[[ Given records open ]]
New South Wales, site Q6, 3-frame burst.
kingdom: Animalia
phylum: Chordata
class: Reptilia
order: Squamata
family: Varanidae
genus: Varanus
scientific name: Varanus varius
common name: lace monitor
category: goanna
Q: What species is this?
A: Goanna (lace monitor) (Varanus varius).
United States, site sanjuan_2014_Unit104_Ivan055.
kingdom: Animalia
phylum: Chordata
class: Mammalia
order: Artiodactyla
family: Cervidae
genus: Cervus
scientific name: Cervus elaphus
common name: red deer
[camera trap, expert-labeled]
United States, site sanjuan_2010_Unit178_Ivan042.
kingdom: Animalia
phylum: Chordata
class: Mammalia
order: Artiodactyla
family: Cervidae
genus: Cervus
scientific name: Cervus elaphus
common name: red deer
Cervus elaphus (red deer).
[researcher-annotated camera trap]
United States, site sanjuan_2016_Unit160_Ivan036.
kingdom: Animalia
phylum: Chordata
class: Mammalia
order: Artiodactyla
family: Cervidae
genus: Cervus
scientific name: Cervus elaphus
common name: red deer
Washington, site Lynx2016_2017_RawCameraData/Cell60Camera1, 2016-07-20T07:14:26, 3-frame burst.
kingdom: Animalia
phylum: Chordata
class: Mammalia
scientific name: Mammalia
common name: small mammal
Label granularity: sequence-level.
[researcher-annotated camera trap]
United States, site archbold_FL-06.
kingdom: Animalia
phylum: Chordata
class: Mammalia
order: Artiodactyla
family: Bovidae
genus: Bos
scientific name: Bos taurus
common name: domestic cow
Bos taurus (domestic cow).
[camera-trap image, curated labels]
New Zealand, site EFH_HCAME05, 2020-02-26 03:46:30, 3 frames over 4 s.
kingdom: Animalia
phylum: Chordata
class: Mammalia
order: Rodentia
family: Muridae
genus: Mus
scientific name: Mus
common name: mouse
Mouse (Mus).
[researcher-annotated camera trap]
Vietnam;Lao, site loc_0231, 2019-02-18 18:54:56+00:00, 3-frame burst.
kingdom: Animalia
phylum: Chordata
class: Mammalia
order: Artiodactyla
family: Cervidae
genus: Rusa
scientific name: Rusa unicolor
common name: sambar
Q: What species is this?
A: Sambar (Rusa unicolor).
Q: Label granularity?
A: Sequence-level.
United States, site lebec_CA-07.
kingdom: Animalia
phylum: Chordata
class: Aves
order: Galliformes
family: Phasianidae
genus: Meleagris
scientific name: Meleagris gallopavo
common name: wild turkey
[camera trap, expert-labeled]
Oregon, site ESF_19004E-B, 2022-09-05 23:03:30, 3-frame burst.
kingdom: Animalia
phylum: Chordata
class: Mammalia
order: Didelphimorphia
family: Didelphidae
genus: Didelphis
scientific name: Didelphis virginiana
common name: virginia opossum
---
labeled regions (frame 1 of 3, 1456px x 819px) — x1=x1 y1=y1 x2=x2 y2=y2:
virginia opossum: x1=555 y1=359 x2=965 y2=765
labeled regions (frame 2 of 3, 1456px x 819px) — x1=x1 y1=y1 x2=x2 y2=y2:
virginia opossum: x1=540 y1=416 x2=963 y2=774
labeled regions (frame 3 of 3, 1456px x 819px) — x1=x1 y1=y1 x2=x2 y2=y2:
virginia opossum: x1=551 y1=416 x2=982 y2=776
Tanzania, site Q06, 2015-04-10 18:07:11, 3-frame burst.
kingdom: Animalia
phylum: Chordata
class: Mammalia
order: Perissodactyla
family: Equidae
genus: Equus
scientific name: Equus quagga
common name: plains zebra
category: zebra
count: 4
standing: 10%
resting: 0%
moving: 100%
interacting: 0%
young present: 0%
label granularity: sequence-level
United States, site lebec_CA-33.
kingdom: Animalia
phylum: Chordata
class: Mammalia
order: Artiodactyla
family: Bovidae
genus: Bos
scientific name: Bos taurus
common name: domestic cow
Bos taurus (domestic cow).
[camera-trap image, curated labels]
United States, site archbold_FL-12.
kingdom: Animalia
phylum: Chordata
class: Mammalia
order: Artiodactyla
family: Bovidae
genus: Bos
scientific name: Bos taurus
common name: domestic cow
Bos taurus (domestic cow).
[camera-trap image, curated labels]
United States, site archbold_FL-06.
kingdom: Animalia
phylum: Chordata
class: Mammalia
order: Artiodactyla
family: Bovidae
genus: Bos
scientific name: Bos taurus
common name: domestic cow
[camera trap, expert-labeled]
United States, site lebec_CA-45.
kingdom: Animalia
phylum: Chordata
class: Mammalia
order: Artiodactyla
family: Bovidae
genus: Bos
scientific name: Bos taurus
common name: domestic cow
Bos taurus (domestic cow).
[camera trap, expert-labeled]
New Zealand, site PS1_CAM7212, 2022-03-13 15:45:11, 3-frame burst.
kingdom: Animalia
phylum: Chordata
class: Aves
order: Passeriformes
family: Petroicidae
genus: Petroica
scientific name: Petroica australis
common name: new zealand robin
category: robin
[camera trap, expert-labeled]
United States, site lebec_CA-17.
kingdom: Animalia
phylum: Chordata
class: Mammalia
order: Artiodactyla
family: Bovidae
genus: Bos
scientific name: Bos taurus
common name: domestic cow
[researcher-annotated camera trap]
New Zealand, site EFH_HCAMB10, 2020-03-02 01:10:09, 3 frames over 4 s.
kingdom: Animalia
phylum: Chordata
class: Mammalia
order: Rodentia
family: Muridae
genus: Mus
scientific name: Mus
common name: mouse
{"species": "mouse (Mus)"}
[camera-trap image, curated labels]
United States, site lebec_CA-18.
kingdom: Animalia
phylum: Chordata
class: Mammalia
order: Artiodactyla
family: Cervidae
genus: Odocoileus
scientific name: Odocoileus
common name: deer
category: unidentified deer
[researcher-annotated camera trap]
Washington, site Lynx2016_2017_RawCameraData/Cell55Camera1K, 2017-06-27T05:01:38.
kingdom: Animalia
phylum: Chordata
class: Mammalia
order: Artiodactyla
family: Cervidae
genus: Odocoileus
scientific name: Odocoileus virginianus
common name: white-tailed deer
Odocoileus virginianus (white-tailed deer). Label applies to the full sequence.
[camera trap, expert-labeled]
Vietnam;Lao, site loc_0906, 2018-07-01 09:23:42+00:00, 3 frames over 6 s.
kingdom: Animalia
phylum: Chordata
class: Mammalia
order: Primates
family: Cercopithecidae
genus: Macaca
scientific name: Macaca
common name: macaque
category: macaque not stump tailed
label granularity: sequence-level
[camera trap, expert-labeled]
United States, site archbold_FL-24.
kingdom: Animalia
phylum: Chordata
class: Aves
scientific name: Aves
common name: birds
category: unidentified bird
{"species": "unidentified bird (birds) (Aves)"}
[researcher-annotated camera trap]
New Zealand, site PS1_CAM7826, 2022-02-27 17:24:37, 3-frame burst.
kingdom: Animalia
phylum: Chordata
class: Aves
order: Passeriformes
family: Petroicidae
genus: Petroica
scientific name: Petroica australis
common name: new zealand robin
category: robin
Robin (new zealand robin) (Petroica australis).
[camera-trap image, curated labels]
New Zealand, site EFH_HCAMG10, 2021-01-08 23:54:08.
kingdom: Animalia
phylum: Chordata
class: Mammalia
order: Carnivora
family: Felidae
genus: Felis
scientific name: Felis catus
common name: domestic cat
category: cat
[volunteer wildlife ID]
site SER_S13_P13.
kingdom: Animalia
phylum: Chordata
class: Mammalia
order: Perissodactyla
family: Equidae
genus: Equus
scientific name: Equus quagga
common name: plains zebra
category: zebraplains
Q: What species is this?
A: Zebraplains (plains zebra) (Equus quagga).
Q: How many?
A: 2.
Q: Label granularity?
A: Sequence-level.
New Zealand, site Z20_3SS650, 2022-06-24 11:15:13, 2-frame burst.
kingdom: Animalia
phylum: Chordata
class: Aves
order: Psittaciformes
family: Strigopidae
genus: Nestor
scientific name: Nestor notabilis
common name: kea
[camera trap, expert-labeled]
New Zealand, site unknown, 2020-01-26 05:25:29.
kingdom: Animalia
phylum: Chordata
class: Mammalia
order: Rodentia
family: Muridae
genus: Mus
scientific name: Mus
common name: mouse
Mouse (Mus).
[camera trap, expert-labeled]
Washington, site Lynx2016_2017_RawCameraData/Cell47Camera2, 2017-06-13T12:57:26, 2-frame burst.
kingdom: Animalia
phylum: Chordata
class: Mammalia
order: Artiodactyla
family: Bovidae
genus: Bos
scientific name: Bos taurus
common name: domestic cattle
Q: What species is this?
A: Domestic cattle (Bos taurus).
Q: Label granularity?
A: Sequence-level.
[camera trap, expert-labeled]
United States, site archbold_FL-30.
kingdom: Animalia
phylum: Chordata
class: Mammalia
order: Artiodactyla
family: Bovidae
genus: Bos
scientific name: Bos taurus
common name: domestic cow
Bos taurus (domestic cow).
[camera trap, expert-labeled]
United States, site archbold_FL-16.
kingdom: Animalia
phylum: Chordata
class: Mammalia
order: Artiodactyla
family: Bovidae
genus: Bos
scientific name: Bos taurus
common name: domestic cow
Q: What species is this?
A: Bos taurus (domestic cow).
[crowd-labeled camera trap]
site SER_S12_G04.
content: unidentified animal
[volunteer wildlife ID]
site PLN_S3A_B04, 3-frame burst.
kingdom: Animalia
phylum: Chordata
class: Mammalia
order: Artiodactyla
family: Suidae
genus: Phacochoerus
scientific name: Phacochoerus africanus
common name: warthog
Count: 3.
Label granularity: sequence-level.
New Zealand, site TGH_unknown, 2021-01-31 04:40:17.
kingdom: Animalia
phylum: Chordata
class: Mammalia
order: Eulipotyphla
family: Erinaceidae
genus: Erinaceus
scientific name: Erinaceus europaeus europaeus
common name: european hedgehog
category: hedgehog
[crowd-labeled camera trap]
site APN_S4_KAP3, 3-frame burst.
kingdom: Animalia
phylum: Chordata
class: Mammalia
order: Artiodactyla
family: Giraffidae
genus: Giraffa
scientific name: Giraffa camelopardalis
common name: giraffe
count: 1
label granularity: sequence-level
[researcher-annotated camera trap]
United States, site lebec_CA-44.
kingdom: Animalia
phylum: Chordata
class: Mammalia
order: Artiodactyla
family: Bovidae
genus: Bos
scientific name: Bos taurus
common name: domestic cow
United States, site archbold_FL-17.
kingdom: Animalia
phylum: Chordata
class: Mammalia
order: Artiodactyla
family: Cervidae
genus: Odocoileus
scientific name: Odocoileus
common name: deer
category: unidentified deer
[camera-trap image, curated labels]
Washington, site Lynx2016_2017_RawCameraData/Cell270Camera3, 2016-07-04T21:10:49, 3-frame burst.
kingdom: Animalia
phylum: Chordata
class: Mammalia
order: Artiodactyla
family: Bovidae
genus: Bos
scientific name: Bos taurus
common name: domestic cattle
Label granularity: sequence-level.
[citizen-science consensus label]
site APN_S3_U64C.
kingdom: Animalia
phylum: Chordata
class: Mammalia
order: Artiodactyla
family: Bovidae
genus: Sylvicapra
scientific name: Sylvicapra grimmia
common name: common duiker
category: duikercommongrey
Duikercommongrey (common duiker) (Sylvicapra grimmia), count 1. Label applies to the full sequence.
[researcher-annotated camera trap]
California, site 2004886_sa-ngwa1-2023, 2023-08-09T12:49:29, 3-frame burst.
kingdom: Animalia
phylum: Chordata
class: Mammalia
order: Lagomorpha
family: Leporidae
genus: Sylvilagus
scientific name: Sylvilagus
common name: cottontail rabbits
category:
[[ Given records closed ]]
__What to produce__.
Going through the entries above, report how many lines include the string "over". The number alone is the answer.

__Completed exercise__.
3